Mujer auténtica, pero sobre todo mujer de pocas palabras.

No por tímida, como Pepita, que siempre calla por miedo a equivocarse. No por indecisa, como Daniela, que se rinde sistemáticamente a los abusos de su marido, hasta el punto de dar por terminada toda discusión concediéndole la razón. No por árida de sentimientos o por incapaz de expresarlos, como Lidia, quien desborda de sentimientos y, sin embargo, nunca sabe por dónde empezar y enmudece.

Mujer de pocas palabras porque, anclada en la Palabra, de tal modo ha vivido su esencialidad, que sabe distinguir, sin excesiva fatiga, lo genuino entre mil sucedáneos,

la tela auténtica en la muestra de los tenderos, la palabra verdadera en una librería de apócrifos, el cuadro original entre un montón de imitaciones.

Ningún lenguaje humano habrá sido tan denso de significado como el de María: monosilábico, con palabras breves como un «sí»; susurrante, con palabras como «hágase»; de abandono total, como un «amén»; de reverberaciones bíblicas, hilvanado con el hilo de una vieja sabiduría, alimentada de silencios fecundos.

 

Icono de la antirretórica, no posa para nadie.

Ni síquiera para su Dios.

Menos aún para los predicadores, que a menudo la han usado para desahogar su prolijidad.
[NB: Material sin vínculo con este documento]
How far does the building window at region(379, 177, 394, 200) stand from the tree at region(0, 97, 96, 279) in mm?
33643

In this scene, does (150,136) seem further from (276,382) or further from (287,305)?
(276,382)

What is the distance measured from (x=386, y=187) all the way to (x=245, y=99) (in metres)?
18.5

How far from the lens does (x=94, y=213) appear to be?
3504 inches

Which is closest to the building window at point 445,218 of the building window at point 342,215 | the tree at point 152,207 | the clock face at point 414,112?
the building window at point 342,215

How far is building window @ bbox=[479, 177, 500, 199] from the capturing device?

Justamente porque no hay nada declamatorio en ella, pues todo es oración, queremos que nos acompañe a lo largo de las veredas de nuestra pobre vida, con un ayuno especialmente de palabras.

 

Santa María, mujer sin retórica, ruega por nosotros, enfermos incurables de grandilocuencia. Más hábiles en el uso de la palabra para esconder los pensamientos que para revelarlos, hemos perdido el sabor de la sencillez.

Seguros de que, para afirmarse en la vida, hay que saber hablar, incluso cuando no se tiene nada que decir, nos hemos convertido en prolijos e incontinentes.

Expertos en tejer telarañas de vocablos sobre los cráteres de la «falta de sentido», nos precipitamos, frecuentemente, en las trampas negras de lo absurdo como moscas en el tintero.

Incapaces de ir al centro de las cosas, nos hemos hecho un alma barroca, que usa los vocablos como si fueran figuras de yeso y envolvemos los problemas con las volutas de nuestras astucias literarias.

Santa María, mujer sin retórica, ruega por nosotros pecadores, en cuyos labios la palabra se pulveriza en torbellinos de sonidos sin sentido. Se deshace en mil láminas de acentos desesperados. Se convierte en voz, pero nunca en carne. Nos ilusiona con la comunión, pero ni siquiera alcanza la dignidad del soliloquio. Y aun después de haber pronunciado tantas palabras, hasta con elegancia y de un tirón, sentimos la pena de una aridez indecible, como los

mascarones de esas fuentes que han dejado de dar agua y en cuyo semblante sólo queda la contracción de una mueca.

Santa María, mujer sin retórica, cuya sobrehumana grandeza depende del estremecimiento instantáneo de un «sí», ruega por nosotros pecadores, perennemente expuestos, entre convalecencias y recaídas, a la intoxicación de

las palabras.

Protege nuestros labios de la palabrería inútil.

Haz que nuestras voces, reducidas a lo esencial, partan siempre de los recintos del misterio y lleven el perfume del silencio.

Haznos semejantes a ti, sacramento de la transparencia.

Y ayúdanos para que, en la brevedad de un «sí» dicho a Dios, nos sea dulce naufragar como en un mar sin confines.